::: Fragmento

Twitter fue el escenario del primer encuentro, ese terreno fértil donde la
gente se enamora de avatares, de frases ingeniosas y de la versión
cuidadosamente editada de alguien más. Un tuit, una respuesta con el equilibrio
perfecto entre sarcasmo y coqueteo, y de pronto una conversación que se
extendió hasta la madrugada. Lo típico.
Sin darse cuenta, ya
formaban parte del día a día del otro. Era una relación sin cuerpo, pero con
alma —o al menos con buena conexión Wifi—. Se despertaban juntos, cada uno con
su teléfono en la mano, compartiendo cafés imaginarios y buenos días escritos
con cariño, como si eso compensara la ausencia de una presencia real. Se
contaban todo: el trabajo, los sueños, las pequeñas victorias diarias y los
golpes bajos que daba la vida.
Bueno, ella se lo
contaba todo. Era un libro abierto, con sus páginas llenas de anécdotas y
emociones sin filtro. Él, en cambio, era un cuaderno con páginas arrancadas,
tachones en las partes importantes y un par de capítulos que jamás quiso
compartir. Porque hay quienes hablan para construir puentes y quienes hablan
solo lo suficiente para mantener a los demás a una distancia segura. Y él era
un experto en eso.

::::::
::: Información proporcionada

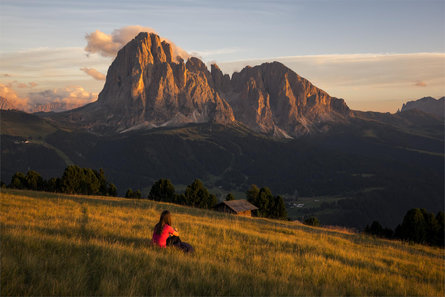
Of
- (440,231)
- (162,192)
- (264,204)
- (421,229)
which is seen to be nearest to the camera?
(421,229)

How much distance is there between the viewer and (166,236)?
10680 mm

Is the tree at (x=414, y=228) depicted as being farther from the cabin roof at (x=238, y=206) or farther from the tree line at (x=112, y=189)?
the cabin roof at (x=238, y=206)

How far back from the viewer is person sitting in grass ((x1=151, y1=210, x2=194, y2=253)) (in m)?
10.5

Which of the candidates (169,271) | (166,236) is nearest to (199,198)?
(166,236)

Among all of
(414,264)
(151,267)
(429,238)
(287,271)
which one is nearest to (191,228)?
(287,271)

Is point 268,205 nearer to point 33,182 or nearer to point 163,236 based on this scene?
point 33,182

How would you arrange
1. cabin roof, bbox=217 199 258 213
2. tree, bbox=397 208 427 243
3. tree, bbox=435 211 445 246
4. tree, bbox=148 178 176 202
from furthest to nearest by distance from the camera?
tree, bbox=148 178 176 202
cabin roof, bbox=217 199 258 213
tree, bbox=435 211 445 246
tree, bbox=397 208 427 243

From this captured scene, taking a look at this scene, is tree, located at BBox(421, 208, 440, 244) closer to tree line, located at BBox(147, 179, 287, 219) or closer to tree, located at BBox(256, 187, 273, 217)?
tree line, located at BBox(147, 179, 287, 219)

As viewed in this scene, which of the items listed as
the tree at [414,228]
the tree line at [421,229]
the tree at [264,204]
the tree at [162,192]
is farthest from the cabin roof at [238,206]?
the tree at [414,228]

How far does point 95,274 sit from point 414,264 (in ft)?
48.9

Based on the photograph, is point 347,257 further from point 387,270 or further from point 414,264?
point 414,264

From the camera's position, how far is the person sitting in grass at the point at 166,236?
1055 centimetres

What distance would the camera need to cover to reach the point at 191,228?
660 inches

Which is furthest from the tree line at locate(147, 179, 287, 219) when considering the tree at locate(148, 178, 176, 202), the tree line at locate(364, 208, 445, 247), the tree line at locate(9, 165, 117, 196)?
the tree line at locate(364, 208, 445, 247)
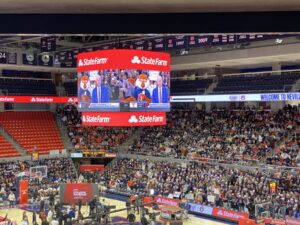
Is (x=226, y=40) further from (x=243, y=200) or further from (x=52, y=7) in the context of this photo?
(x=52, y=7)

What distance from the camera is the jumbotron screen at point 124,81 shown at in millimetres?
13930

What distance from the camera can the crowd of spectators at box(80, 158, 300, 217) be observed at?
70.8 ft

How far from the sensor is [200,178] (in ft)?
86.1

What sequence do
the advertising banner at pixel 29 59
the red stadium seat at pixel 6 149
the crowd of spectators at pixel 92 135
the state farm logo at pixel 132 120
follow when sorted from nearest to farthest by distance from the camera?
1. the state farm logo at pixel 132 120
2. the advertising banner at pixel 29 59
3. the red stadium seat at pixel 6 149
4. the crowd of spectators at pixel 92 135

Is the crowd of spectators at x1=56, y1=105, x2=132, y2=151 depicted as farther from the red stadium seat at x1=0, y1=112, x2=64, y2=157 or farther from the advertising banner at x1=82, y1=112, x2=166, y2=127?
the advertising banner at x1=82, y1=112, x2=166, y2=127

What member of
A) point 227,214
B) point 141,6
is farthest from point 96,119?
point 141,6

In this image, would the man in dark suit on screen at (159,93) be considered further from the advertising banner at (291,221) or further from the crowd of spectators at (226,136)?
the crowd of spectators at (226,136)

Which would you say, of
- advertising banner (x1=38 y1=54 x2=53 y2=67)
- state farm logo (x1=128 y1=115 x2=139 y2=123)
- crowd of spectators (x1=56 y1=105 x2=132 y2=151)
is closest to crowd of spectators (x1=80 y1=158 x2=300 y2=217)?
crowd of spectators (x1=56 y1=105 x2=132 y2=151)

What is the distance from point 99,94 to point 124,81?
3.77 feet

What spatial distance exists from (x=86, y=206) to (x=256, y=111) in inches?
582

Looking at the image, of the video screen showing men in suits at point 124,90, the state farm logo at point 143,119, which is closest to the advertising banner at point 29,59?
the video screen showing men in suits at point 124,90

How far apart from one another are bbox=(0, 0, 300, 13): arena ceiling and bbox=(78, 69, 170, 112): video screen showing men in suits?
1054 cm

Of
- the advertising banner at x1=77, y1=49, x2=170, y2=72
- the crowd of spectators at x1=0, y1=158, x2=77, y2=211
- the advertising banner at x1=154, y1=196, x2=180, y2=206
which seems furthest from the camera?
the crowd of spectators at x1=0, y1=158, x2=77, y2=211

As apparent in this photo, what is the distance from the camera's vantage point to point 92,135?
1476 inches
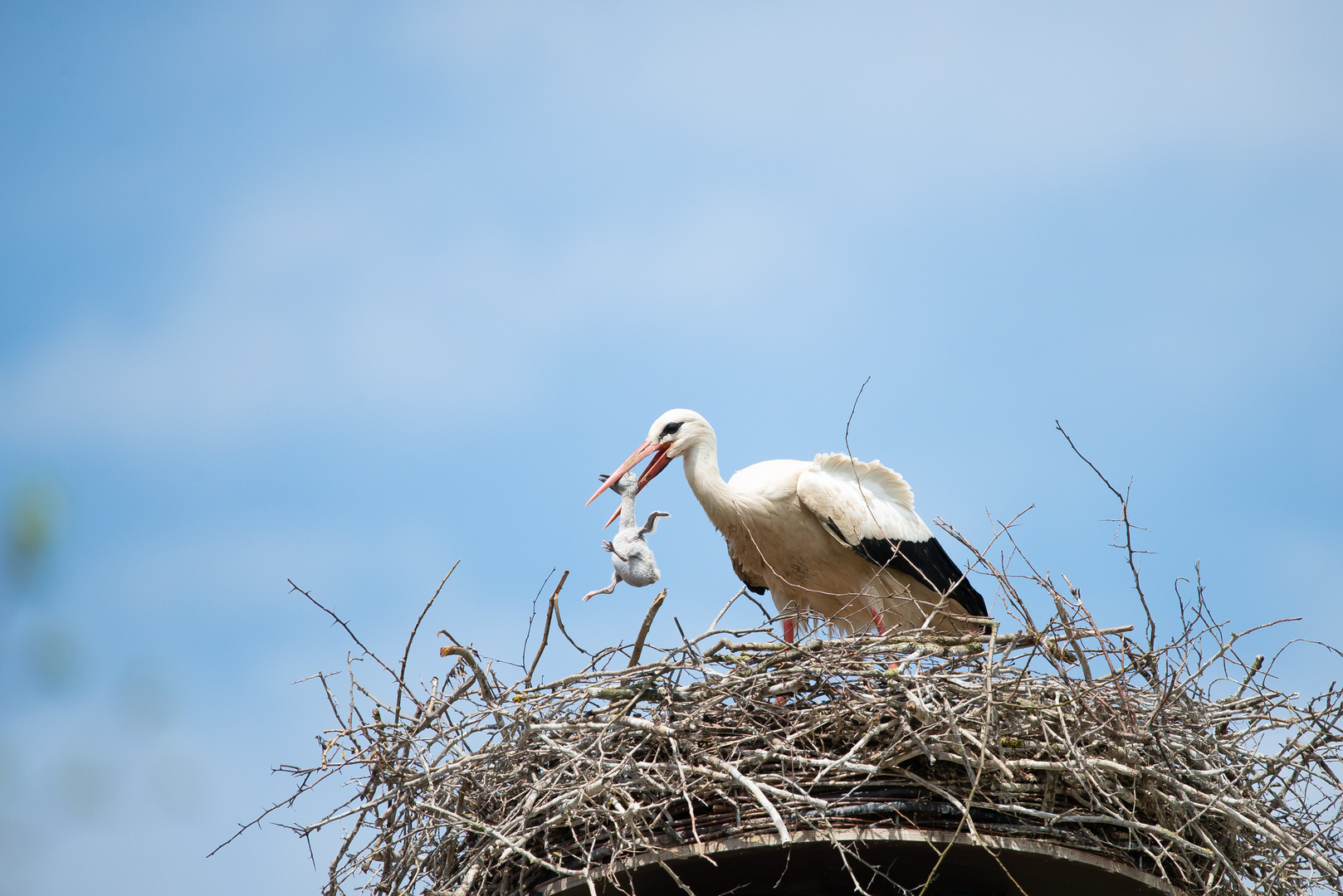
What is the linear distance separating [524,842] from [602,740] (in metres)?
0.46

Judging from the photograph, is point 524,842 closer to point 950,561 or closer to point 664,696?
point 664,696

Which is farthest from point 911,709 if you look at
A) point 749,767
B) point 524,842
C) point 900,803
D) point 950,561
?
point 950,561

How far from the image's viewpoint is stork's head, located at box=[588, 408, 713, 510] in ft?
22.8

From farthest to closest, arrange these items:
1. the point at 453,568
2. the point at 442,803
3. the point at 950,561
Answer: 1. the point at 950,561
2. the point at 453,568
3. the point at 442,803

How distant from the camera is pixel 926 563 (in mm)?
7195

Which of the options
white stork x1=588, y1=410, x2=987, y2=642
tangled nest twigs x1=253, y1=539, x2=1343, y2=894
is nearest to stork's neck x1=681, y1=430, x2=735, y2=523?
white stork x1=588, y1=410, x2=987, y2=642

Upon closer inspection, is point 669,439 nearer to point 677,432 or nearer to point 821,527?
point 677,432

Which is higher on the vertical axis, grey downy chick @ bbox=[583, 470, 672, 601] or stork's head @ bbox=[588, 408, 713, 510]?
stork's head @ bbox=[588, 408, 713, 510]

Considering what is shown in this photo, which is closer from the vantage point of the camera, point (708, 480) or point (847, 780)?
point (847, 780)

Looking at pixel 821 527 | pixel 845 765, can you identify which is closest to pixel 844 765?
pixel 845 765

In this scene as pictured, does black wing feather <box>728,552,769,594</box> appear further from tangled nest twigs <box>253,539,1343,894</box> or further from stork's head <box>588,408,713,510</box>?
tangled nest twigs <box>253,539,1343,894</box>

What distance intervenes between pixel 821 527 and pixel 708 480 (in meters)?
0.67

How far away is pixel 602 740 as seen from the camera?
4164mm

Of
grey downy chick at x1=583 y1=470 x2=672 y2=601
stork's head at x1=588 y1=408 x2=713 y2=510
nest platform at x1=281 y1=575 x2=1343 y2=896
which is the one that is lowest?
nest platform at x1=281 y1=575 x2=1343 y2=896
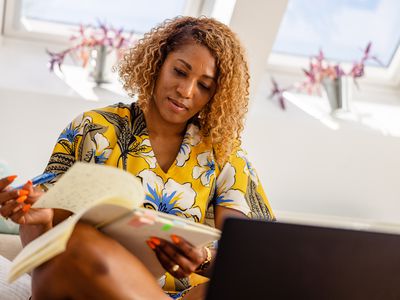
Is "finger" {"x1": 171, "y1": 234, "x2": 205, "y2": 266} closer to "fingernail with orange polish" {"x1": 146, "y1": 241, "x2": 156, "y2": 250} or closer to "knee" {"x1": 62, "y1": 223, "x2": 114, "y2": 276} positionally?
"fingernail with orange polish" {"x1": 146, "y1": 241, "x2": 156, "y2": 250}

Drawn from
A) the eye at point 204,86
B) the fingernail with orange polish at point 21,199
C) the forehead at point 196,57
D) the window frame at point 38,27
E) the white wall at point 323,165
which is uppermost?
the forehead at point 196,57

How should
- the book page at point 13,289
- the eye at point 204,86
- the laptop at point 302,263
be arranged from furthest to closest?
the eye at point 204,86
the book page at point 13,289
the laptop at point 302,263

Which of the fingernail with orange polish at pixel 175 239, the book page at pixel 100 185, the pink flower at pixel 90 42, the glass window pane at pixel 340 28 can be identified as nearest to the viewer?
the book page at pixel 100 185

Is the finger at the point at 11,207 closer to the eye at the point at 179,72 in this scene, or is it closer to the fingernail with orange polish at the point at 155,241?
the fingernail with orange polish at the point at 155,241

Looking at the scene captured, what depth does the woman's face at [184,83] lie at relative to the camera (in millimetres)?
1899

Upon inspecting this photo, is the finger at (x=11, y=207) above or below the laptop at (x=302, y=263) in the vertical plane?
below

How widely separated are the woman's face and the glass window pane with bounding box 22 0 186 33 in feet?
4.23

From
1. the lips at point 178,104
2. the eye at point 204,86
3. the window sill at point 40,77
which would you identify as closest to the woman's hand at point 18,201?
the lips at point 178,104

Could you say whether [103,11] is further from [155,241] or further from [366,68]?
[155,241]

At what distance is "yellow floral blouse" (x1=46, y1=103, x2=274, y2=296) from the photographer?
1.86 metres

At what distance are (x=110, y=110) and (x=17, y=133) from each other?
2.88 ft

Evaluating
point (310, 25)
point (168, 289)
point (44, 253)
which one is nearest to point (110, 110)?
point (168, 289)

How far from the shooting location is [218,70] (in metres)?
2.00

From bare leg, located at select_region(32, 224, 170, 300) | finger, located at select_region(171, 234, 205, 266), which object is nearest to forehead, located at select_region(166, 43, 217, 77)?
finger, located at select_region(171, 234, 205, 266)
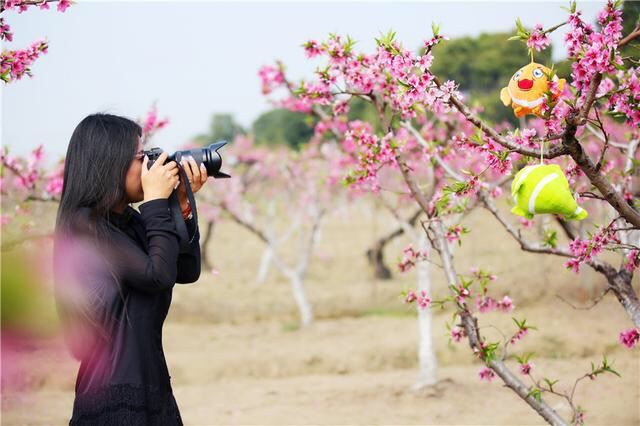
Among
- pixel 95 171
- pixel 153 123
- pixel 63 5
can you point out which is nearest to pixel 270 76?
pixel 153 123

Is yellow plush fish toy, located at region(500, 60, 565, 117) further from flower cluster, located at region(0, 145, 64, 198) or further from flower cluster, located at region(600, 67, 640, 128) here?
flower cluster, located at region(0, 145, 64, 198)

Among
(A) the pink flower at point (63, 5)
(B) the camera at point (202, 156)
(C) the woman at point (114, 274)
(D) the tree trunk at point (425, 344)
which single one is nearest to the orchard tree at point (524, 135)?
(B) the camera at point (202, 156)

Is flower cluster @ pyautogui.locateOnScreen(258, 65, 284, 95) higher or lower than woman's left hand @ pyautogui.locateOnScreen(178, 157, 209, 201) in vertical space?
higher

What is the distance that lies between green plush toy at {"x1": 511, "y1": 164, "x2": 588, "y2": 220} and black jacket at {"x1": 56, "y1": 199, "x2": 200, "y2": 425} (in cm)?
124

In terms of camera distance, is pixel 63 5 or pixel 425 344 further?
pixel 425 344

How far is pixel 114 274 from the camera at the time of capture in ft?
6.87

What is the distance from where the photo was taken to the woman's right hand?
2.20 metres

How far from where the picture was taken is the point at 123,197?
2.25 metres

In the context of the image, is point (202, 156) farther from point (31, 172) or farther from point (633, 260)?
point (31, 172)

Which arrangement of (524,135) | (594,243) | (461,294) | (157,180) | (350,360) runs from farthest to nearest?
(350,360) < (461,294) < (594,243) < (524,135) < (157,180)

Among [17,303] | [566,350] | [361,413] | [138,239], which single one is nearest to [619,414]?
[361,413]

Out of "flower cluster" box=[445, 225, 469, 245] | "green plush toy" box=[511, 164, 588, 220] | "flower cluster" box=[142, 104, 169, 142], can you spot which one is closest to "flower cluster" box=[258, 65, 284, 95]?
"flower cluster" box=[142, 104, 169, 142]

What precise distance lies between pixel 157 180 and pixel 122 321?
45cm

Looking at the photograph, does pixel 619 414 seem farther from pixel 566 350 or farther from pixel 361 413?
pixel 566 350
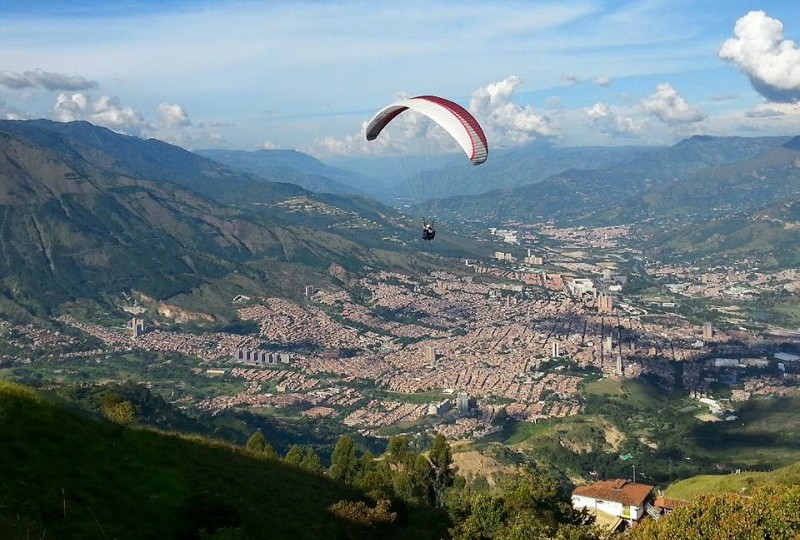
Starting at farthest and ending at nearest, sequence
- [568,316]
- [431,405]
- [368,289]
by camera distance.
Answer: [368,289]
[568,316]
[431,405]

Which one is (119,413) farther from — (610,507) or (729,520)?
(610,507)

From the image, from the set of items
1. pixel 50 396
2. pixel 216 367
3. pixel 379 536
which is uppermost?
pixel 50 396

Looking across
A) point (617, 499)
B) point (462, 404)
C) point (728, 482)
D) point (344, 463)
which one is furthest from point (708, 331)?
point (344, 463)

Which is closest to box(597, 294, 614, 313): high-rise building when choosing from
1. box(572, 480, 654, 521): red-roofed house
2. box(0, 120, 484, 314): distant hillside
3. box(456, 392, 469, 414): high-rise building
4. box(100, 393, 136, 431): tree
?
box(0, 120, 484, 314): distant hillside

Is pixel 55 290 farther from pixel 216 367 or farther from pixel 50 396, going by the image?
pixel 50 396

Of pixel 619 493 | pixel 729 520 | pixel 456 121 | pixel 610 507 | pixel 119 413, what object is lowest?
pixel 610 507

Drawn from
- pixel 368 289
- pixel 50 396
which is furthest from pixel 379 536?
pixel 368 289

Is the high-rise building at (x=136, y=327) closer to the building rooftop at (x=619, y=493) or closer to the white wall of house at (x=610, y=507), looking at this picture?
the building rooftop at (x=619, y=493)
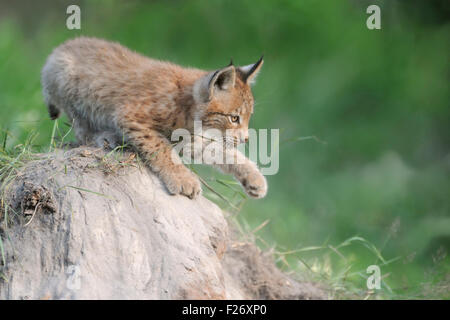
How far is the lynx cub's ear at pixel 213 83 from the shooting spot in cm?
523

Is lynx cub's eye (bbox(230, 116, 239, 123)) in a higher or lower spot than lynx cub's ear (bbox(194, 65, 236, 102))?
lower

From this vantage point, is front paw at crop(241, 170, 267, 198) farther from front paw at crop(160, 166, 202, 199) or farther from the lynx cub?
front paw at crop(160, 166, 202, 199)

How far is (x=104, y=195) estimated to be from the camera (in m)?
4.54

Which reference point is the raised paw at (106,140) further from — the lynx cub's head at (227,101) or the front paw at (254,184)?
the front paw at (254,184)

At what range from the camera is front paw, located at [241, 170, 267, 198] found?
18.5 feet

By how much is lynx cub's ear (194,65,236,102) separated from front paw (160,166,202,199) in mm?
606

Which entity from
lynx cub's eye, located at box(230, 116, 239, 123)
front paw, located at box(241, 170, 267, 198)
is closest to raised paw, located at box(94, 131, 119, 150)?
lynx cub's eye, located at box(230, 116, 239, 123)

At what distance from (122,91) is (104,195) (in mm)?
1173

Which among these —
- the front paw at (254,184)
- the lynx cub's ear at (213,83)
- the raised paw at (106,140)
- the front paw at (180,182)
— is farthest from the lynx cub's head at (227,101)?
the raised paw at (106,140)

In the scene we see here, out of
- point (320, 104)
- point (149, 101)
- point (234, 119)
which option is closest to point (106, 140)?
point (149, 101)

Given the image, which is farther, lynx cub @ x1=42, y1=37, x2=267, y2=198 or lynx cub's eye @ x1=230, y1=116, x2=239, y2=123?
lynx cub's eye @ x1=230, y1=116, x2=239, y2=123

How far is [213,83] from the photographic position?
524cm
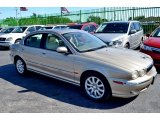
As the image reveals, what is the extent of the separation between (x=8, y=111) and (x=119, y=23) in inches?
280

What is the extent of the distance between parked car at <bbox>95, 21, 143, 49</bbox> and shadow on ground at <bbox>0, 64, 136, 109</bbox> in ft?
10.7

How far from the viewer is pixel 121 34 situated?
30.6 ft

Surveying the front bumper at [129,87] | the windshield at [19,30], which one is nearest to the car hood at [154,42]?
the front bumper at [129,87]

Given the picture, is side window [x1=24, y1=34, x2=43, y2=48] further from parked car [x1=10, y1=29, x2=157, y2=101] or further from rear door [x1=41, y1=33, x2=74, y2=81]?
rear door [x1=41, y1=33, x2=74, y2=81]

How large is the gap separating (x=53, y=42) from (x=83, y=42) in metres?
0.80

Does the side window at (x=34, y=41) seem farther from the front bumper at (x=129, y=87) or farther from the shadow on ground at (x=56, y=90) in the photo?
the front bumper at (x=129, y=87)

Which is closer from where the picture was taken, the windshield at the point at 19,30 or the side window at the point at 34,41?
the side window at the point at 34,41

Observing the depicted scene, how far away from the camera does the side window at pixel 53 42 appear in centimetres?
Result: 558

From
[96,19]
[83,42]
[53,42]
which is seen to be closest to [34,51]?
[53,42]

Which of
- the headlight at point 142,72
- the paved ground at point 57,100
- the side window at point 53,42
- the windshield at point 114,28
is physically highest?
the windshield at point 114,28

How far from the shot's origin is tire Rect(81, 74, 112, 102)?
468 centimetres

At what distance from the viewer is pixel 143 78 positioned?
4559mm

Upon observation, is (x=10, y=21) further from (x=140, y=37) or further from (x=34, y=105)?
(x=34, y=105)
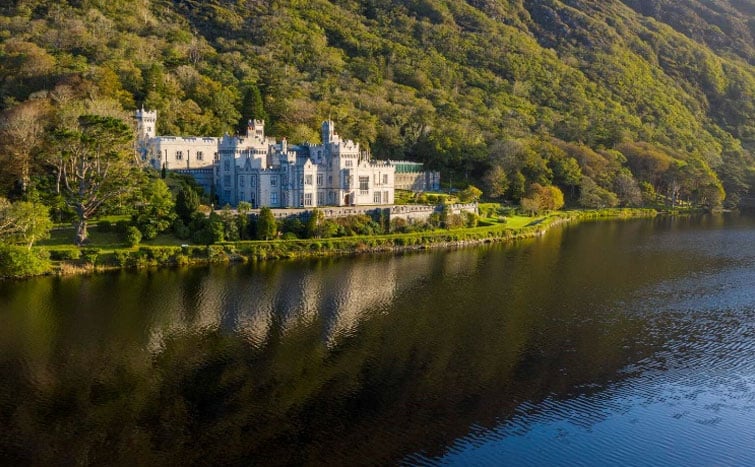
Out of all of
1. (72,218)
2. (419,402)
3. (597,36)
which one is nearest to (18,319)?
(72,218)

::::::

- [Objetivo A]
¿Podrías reproducir del listado, sin cambio alguno, las líneas que empiezan en la que contiene "What sequence do" y terminan en la que contiene "4. the crowd of spectators at pixel 92 135", ambas incluidas?
- [Objetivo B]
¿Cómo seguiría el fragmento sobre la relación surgida en Twitter? Continúalo a partir de su última oración.
El listado no guarda ninguna relación con el fragmento.

- [Respuesta del ejercicio A]
What sequence do
the advertising banner at pixel 29 59
the red stadium seat at pixel 6 149
the crowd of spectators at pixel 92 135
the state farm logo at pixel 132 120
follow when sorted from nearest to farthest by distance from the camera?
1. the state farm logo at pixel 132 120
2. the advertising banner at pixel 29 59
3. the red stadium seat at pixel 6 149
4. the crowd of spectators at pixel 92 135

- [Respuesta del ejercicio B]
Ella sabía de su música
favorita, de sus opiniones sobre política, cine y literatura, de los recuerdos
de infancia que, en contadas ocasiones, se dignaba a compartir… o quizás
inventar. Podía adivinar qué canción le dedicaría en un mal día o qué poema le
arrancaría una reflexión nostálgica. Pero su realidad diaria era un enigma
cuidadosamente protegido.
Amor en modo
incógnito
Lo más irónico de todo
era que ni siquiera había distancia de por medio. Ambos vivían en la misma
ciudad, hablaban durante horas por teléfono, compartían su día a día con
detalles minuciosos, y, aun así, en todos esos años, jamás hubo una
videollamada, ni un encuentro casual, ni la más mínima intención de verse en
persona. Era evidente que él escondía algo, pero igual de evidente que ella
tenía sus propias razones para permitirlo. ¿Qué era más fuerte: el miedo a
descubrir la verdad o la necesidad de sostener la ilusión? No hubo un solo
intento real de hacer que sucediera. Y ella, en su amor ciego, se negaba a ver
lo evidente: él nunca tuvo intención de verla en persona.
Nunca hablaba de su
familia, de su rutina, de sus planes más allá de vagas promesas a futuro. Si
desaparecía por horas o días, jamás daba explicaciones, y preguntar demasiado
era casi un delito. ¿Tenía una vida secreta o simplemente le gustaba la sensación
de ser esperado sin el menor esfuerzo? Porque si algo era seguro, es que
existía solo cuando quería existir.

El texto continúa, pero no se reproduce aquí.